Biofeedback is a technique for helping patients who get hijacked by intense anxiety, panic, or other overwhelming emotions, said Chandiramani. This is critical since most people with SUD experience some level of nervous system dysregulation.

“The top three things that people [we treat] complain of are anxiety, depression, and insomnia,” said Chandiramani. “It's almost universal, regardless of what their substance of choice is.”

Patients at Soul Surgery can experience a biofeedback session in a few ways: through guided meditation, video, or audio. Lying in a vibrating bed, they’ll be guided to tune into their autonomic responses like breathing and heart rate. They’ll then select a guided journey that calms and relaxes them.

“[When they’re experiencing a heightened state of anxiety] they’re going to want a pill from us,” he said. “We’ll steer them away from that and towards the biofeedback.

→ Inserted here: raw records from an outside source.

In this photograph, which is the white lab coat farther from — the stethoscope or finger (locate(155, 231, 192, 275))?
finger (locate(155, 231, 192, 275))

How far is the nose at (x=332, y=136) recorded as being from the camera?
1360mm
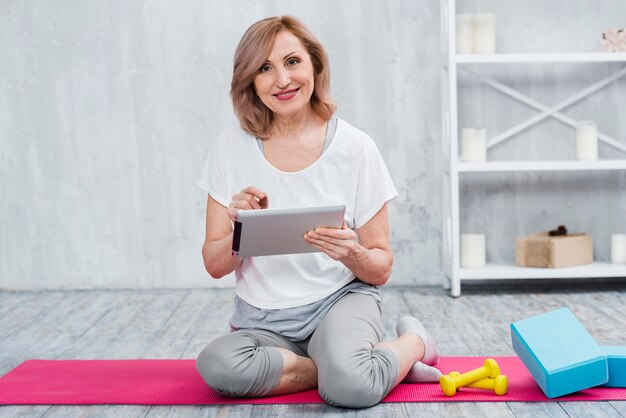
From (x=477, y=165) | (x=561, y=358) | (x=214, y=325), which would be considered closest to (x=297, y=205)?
(x=561, y=358)

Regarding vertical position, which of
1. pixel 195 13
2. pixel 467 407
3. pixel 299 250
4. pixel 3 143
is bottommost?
pixel 467 407

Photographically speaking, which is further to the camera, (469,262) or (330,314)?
(469,262)

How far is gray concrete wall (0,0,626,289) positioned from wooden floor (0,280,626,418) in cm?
21

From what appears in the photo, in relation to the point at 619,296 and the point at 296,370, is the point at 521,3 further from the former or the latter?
the point at 296,370

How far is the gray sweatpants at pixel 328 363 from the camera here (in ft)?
6.97

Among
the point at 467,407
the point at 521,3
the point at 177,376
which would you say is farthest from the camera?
the point at 521,3

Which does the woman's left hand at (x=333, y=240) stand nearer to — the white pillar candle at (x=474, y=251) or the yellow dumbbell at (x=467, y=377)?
the yellow dumbbell at (x=467, y=377)

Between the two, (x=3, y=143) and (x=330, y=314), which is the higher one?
(x=3, y=143)

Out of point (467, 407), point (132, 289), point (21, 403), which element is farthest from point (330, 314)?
point (132, 289)

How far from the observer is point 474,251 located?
3.83m

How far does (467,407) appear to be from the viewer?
2.14 metres

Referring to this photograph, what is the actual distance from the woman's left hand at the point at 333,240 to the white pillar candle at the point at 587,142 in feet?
6.34

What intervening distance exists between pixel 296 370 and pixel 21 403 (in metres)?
0.68

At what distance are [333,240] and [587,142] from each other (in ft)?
6.59
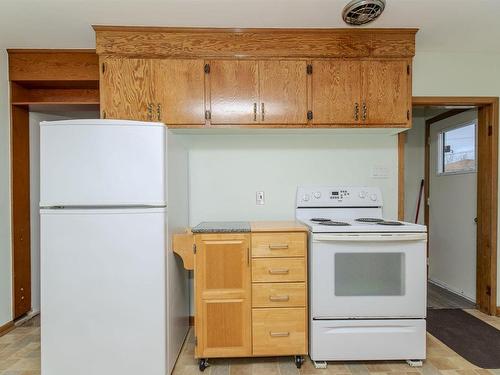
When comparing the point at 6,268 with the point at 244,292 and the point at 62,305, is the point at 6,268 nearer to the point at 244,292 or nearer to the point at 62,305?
the point at 62,305

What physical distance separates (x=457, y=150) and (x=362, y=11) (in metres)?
2.30

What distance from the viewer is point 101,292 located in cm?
168

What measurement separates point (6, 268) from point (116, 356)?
1513mm

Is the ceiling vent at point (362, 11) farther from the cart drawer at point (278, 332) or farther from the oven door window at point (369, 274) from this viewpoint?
the cart drawer at point (278, 332)

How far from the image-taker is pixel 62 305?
1.68 metres

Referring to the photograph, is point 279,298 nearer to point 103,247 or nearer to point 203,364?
point 203,364

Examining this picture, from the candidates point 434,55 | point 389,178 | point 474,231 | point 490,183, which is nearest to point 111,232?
point 389,178

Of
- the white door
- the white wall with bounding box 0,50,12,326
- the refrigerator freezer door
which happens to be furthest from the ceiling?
the white door

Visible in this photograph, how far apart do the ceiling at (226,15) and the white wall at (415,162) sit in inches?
67.0

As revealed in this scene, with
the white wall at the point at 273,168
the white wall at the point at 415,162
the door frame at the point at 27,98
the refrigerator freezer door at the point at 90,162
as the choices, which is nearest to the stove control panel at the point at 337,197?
the white wall at the point at 273,168

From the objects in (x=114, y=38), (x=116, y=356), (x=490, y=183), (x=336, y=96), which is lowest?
(x=116, y=356)

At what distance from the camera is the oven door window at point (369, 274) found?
74.4 inches

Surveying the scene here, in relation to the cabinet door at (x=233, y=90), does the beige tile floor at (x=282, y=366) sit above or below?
below

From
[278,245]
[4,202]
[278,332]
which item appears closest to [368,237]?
[278,245]
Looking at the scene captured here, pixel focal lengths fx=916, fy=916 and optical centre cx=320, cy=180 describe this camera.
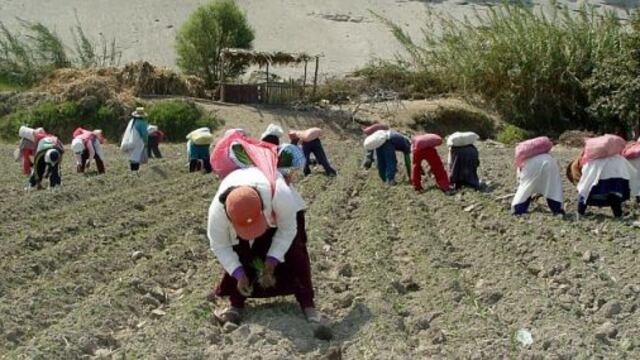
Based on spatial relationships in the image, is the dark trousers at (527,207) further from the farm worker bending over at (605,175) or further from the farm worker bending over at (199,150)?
the farm worker bending over at (199,150)

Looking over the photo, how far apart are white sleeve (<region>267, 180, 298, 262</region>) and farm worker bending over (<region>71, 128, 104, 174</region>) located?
29.6 feet

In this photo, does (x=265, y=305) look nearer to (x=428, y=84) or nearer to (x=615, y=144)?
(x=615, y=144)

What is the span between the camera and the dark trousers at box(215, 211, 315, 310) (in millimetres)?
5492

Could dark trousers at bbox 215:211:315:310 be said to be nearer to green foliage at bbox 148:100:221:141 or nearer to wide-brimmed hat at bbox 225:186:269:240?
wide-brimmed hat at bbox 225:186:269:240

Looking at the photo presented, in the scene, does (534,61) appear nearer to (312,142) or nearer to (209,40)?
(209,40)

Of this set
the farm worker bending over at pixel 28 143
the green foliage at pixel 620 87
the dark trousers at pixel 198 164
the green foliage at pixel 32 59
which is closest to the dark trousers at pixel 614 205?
the dark trousers at pixel 198 164

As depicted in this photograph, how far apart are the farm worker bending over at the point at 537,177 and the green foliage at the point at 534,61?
14024mm

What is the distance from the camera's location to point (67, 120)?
22781 mm

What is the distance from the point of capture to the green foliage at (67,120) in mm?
22578

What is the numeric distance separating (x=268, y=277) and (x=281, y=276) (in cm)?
20

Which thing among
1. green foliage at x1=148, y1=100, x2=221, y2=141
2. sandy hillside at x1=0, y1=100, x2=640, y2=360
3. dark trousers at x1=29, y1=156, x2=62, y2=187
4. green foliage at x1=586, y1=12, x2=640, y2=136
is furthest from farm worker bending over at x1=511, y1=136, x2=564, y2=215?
green foliage at x1=148, y1=100, x2=221, y2=141

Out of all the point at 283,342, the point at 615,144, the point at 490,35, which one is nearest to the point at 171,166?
the point at 615,144

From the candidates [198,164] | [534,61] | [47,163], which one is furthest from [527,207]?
[534,61]

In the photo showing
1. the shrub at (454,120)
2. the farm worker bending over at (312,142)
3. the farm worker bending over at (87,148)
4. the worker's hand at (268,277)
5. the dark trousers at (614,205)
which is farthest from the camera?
the shrub at (454,120)
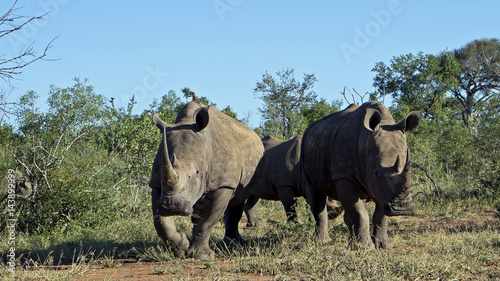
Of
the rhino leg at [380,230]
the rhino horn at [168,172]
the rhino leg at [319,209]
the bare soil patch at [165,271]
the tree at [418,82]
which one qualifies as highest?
the tree at [418,82]

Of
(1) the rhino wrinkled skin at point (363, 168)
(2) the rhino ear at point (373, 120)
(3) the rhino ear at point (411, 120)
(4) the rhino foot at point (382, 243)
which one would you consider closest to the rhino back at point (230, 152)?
(1) the rhino wrinkled skin at point (363, 168)

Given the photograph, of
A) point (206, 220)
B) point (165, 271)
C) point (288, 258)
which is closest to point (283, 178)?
point (206, 220)

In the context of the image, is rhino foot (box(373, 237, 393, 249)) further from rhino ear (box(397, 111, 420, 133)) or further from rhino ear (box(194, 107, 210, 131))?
rhino ear (box(194, 107, 210, 131))

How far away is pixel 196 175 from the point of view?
259 inches

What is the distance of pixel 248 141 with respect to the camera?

We tell them, ‘Try this first, and if it doesn't work, you still have the option for a pill.’ But more than 50 percent of the time, they don't go into the nurse's office after the biofeedback session.”

Biofeedback isn’t just helpful for acute stress, or within the context of a treatment center, he said. The interplay between patient and biofeedback technology is also part of the neural and biological rewiring that helps them become more emotionally regulated and build the capacity to make better choices over time, he said.

Additional Integrative Approaches

Gibson draws many other modalities from her trauma toolkit to treat SUD, including specialized offerings like:

  • Emotional Freedom Technique (EFT)
  • Havening or Delta Wave Therapy
  • Guided Imagery
  • Accelerated Resolution Therapy
  • Somatic Experiencing

Likewise, patients can also benefit from equine therapy, art therapy, acupuncture, mindfulness, and chiropractic care.

By drawing from the modalities most appropriate to the patient and that they resonate the most with, Chandiramani said practitioners can more effectively treat SUD.

“The goal is that they engage in the modality while they're here,” he said. “They can do that on a daily basis if they want, and that can, in addition to all the other things that are being done in parallel, condition their previous default behaviors or thinking patterns out of them.”